I recall that the sight of this overwhelmed me so much that at first I approached, hugged and comforted her apologising for my lack of patience. I remember speaking, telling her warmly that we would work it out together but then the next thing I knew I myself had burst into the deepest sobbing and crying imaginable. And that’s how I awoke from the dream. Sobbing and crying – really – by now fully awake but in a terribly distressed and tearful state. This sobbing continued for the next ten minutes as wiped clumsily at my eyes with my fingers and I asked myself what the heck was happening to me.
“Am I going crazy?” I asked myself as tears flooded my eyes and face, rolling down my cheeks and saturating the pillowcase. “What is wrong with me?” I enquired of the heavens and universe.

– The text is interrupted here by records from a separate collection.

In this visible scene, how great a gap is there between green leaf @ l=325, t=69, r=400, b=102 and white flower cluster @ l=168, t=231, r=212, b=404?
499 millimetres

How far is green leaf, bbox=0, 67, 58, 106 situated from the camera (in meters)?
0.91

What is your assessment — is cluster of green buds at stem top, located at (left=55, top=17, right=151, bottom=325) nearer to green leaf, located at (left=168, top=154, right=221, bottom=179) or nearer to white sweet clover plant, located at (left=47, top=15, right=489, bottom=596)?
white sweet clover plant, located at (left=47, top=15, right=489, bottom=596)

Gathering my senses and composure was no easy feat but eventually I calmed down and my crying subsided. After-all, this just didn’t make sense. It was just a dream.
I could hear that outside, in the streets below at a nearby neighbour’s residence the sound of some type of Islamic event was taking place. I could make out the sound of a male’s voice elevated in volume by a PA system and then a period of his singing and chanting in an Asian language followed by what sounded like a large gathered crowd praying in a similar language and in a loud, rhythmic, united fashion. Although I’m not a Muslim and I had no idea what was being said, I guess I was somehow comforted by the feeling that there was some type of holy affair taking place nearby which meant that the presence of God would therefore thankfully not be too far away from me.
I carried this feeling with me as I pulled myself from beneath the quilt, climbed out of bed, left the room and went downstairs.